Top students get training nod

Top-scoring candidates from this year’s grade 12 national exam will be given free passes to train as pre-school and primary teachers in an effort to improve the quality of the education system.

Prime Minister Hun Sen approved a request from Education Minister Hang Chuon Naron to allow those who scored grades of A, B and C in the high-stakes test and had submitted applications to become nursery or primary school teachers to automatically gain entrance to training courses.

“With the intention of guaranteeing a good quality of teacher training, the Ministry of Education, Youth and Sports requests . . . that the A, B and C candidates who had submitted applications pass [the entrance test] automatically,” the ministry said in a letter to the premier dated Tuesday.

According to the letter, 1,242 B and C candidates have submitted applications to become primary school teachers, while five have applied to become nursery teachers. The letter does not list any A-grade candidates who have applied.

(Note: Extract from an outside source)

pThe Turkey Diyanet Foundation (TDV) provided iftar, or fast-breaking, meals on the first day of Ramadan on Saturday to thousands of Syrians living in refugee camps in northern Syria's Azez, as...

According to a Teacher Policy Action Plan released by the Ministry of Education in January, “more than 80 per cent” of people signing up for teacher training courses carry grades of only D or E from the national exam.

“Teaching is simply not seen as a viable and rewarding career option for the best students,” it says.

Ouk Chhayavy, acting director of the Cambodian Independent Teachers’ Association, said that she disagreed with the decision to allow high academic achievers to automatically become teachers without passing the test.

“Having been a teacher for 20 years, I think that it is really not good,” she said, explaining that “teachers need to have talent for teaching students” as well as academic prowess.

She added that even the most intelligent candidates would benefit from taking the test by knowing that they had earned their place rather than getting a free pass because of their results in the national exam.

Chuon Naron and ministry spokesman Ros Salin could not be reached for comment yesterday.

Soung Sophy, head of Pursat province’s Education Department, defended the government’s decision.

“Even though the B and C candidates pass automatically without taking the exam, they have to train for two years before they become teachers,” he said.

“The department is currently preparing to notify candidates who apply for these exams that B and C candidates will pass automatically but other candidates like those who scored Ds and Es will need to take the exam soon.”

One of the candidates set to receive a place on a teacher training program is 17-year-old Chea Borith, a C-grade candidate from Kampot province who dreams of becoming a primary school teacher.

“I want to teach a new generation to be good students,” she said. “If I pass, I will learn this skill in only one or two years and then I can be a teacher”.